## THE EXERCISE
It is required that all of the data be written out exactly.

-- BEGIN DATA SUPPLIED --

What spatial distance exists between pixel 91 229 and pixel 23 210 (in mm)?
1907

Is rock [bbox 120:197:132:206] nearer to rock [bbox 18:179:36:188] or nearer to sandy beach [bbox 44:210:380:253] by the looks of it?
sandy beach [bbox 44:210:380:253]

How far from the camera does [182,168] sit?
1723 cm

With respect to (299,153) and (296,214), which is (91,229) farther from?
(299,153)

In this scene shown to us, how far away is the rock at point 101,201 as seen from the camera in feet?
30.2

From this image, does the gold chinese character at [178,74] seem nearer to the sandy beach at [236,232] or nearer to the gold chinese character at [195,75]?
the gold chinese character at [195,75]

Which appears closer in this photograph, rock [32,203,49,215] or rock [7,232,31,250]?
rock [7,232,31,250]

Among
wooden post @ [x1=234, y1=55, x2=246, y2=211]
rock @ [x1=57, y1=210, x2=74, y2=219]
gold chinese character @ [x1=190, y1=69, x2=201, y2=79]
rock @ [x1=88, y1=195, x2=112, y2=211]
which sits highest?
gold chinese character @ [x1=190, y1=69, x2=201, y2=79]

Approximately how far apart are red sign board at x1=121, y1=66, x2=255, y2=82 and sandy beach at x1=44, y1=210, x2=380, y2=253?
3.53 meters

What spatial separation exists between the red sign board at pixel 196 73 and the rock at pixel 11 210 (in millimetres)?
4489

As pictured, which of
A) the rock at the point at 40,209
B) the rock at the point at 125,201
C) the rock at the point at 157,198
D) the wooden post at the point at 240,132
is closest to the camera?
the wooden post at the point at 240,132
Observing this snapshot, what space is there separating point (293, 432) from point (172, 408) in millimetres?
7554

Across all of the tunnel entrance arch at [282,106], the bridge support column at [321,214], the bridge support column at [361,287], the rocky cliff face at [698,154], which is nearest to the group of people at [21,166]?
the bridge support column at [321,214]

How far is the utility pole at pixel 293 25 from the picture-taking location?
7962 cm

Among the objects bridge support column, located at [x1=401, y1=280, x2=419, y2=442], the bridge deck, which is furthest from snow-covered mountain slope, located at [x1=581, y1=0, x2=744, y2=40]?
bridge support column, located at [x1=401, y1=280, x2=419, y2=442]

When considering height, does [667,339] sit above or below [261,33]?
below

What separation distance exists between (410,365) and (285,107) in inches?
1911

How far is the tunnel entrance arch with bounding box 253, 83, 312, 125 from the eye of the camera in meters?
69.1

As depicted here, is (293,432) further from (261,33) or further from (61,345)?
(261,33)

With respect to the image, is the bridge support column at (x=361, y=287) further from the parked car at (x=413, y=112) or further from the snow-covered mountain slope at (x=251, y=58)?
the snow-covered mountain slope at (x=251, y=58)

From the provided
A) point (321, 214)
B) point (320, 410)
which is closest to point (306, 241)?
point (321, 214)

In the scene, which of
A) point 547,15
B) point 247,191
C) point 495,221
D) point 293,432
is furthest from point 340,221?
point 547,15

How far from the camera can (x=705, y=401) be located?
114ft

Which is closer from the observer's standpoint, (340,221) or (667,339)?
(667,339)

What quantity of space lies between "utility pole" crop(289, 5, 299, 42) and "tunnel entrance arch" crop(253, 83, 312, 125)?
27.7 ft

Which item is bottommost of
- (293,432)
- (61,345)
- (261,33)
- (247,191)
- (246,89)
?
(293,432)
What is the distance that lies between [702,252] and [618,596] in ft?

-- END DATA SUPPLIED --

## TASK ANSWER
What spatial distance exists between pixel 91 229 and pixel 23 210 (in mm)?
1907

Is rock [bbox 120:197:132:206] nearer to rock [bbox 18:179:36:188] or nearer to sandy beach [bbox 44:210:380:253] by the looks of it?
sandy beach [bbox 44:210:380:253]

How far from the camera does [182,168] sit?
1723 cm

With respect to (299,153) and (296,214), which is (91,229) farther from?
(299,153)

In this scene shown to us, how far away is the rock at point 101,201 as seen from the camera in feet?
30.2

From this image, does the gold chinese character at [178,74] seem nearer to the sandy beach at [236,232] or nearer to the gold chinese character at [195,75]?
the gold chinese character at [195,75]

Which appears closer in this photograph, rock [32,203,49,215] or rock [7,232,31,250]?
rock [7,232,31,250]

Among
wooden post @ [x1=234, y1=55, x2=246, y2=211]
rock @ [x1=57, y1=210, x2=74, y2=219]
gold chinese character @ [x1=190, y1=69, x2=201, y2=79]
rock @ [x1=88, y1=195, x2=112, y2=211]
which sits highest?
gold chinese character @ [x1=190, y1=69, x2=201, y2=79]

Approximately how far apart are red sign board at x1=121, y1=66, x2=255, y2=82 and sandy beach at x1=44, y1=210, x2=380, y2=253?
3.53 meters

What spatial separation exists between the red sign board at pixel 196 73 and the rock at pixel 11 210 (in millimetres)?
4489

As pictured, which of
A) the rock at the point at 40,209
B) the rock at the point at 125,201
C) the rock at the point at 157,198
D) the wooden post at the point at 240,132
is closest to the camera?
the wooden post at the point at 240,132
Observing this snapshot, what space is there separating point (293, 432) from point (172, 408) in millimetres?
7554

Across all of the tunnel entrance arch at [282,106], the bridge support column at [321,214], the bridge support column at [361,287], the rocky cliff face at [698,154], which is nearest to the group of people at [21,166]?
the bridge support column at [321,214]

How far is the utility pole at pixel 293 25 from the picture-taking location?
7962 cm

Among the objects bridge support column, located at [x1=401, y1=280, x2=419, y2=442], the bridge deck, which is furthest from snow-covered mountain slope, located at [x1=581, y1=0, x2=744, y2=40]?
bridge support column, located at [x1=401, y1=280, x2=419, y2=442]

When considering height, does [667,339] sit above or below [261,33]?
below

What separation distance exists between (410,365) and (285,107) in inches?
1911

How far is the tunnel entrance arch with bounding box 253, 83, 312, 125 from the eye of the camera in meters?
69.1

As depicted here, is (293,432) further from (261,33) or further from (61,345)?
(261,33)

With respect to the image, is the bridge support column at (x=361, y=287) further from the parked car at (x=413, y=112) or further from the snow-covered mountain slope at (x=251, y=58)?
the snow-covered mountain slope at (x=251, y=58)

From the provided
A) point (321, 214)
B) point (320, 410)
which is closest to point (306, 241)?
point (321, 214)

In the scene, which of
A) point 547,15
B) point 247,191
C) point 495,221
D) point 293,432
is furthest from point 340,221?
point 547,15

How far from the camera can (x=705, y=401) be located?
114ft

Which is closer from the observer's standpoint, (340,221) or (667,339)?
(667,339)

What quantity of space lies between "utility pole" crop(289, 5, 299, 42) and "tunnel entrance arch" crop(253, 83, 312, 125)?
27.7 ft

Which item is bottommost of
- (293,432)
- (61,345)
- (261,33)
- (247,191)
- (246,89)
?
(293,432)
What is the distance that lies between [702,252] and [618,596] in ft?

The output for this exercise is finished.